Голев Н. Д. Труды по лингвистике

Н. Д. Голев

Коммуникативная орфография русского языка (на примере неразличения на письме букв е и ё)

В статье продолжается обсуждение проблем, связанных с функционально-прагматическим аспектом русской орфографии [1-4]; эти проблемы рассматриваются здесь в когнитивном аспекте, предполагающем учет того, каким образом они отражаются в языковом сознании рядовых носителей русского языка. В статье мы представляются результаты социолингвистического эксперимента, поставленного в рамках заочного тура краевой олимпиады, проводимой факультетом филологии и журналистики АГУ для выпускников средних школ. Среди прочих заданий было следующее (предложенное нами).

Составьте контекст, в котором неразличение на письме букв Е и Ё приводит к двусмысленному его пониманию.. Придумайте ситуацию, в которой в случае появления такого контекста две непоставленные точки над Е в русских по происхождению словах привели бы к недоразумению. Сочините небольшой рассказ на эту тему.

Теоретическая "преамбула", обусловившее задание, такова.

.....

- Изучаем материал
1 – Повторите дословно фрагмент статьи о буквах е и ё, начиная со слов «Составьте контекст, в» и заканчивая словами «на эту тему.».
2 – Ответьте коротко по статье о буквах е и ё:
(a) На каком примере, судя по заголовку, рассматривается коммуникативная орфография русского языка?
(b) Какой факультет проводит олимпиаду, в рамках которой поставлен эксперимент?
(c) Что участникам предлагается сочинить в конце задания?

- Собранные данные
.....

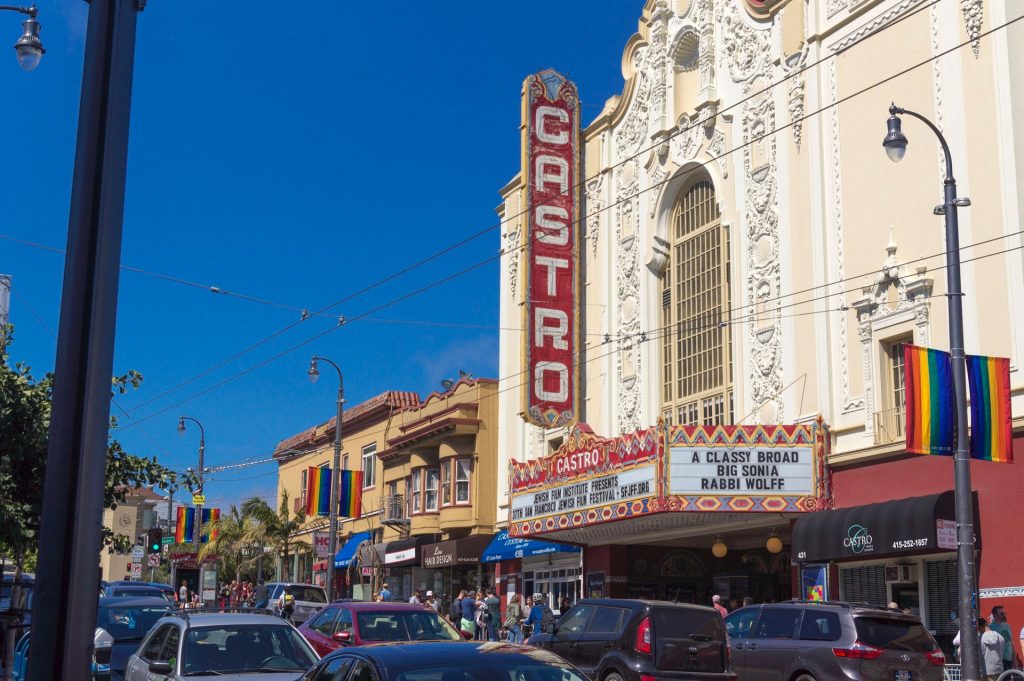 Exterior of Castro Theatre with Castro sign and marquee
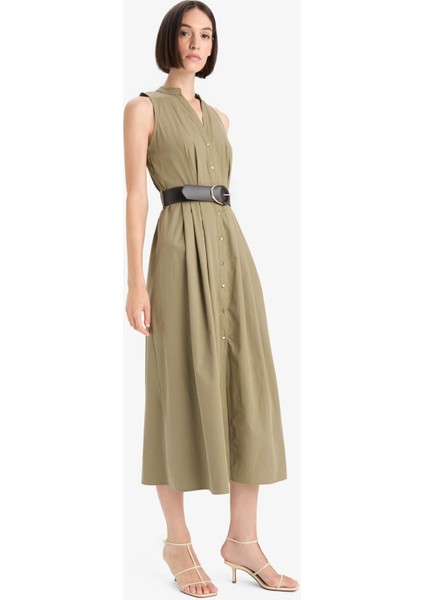 Regular Fit Pamuklu Kısa Kollu Uzun Elbise F7342AX25AU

.....

- Ответы к заданиям
1 –
Составьте контекст, в котором неразличение на письме букв Е и Ё приводит к двусмысленному его пониманию.. Придумайте ситуацию, в которой в случае появления такого контекста две непоставленные точки над Е в русских по происхождению словах привели бы к недоразумению. Сочините небольшой рассказ на эту тему.

2 –
(a) На примере неразличения на письме букв е и ё.
(b) Факультет филологии и журналистики АГУ.
(c) Небольшой рассказ на эту тему.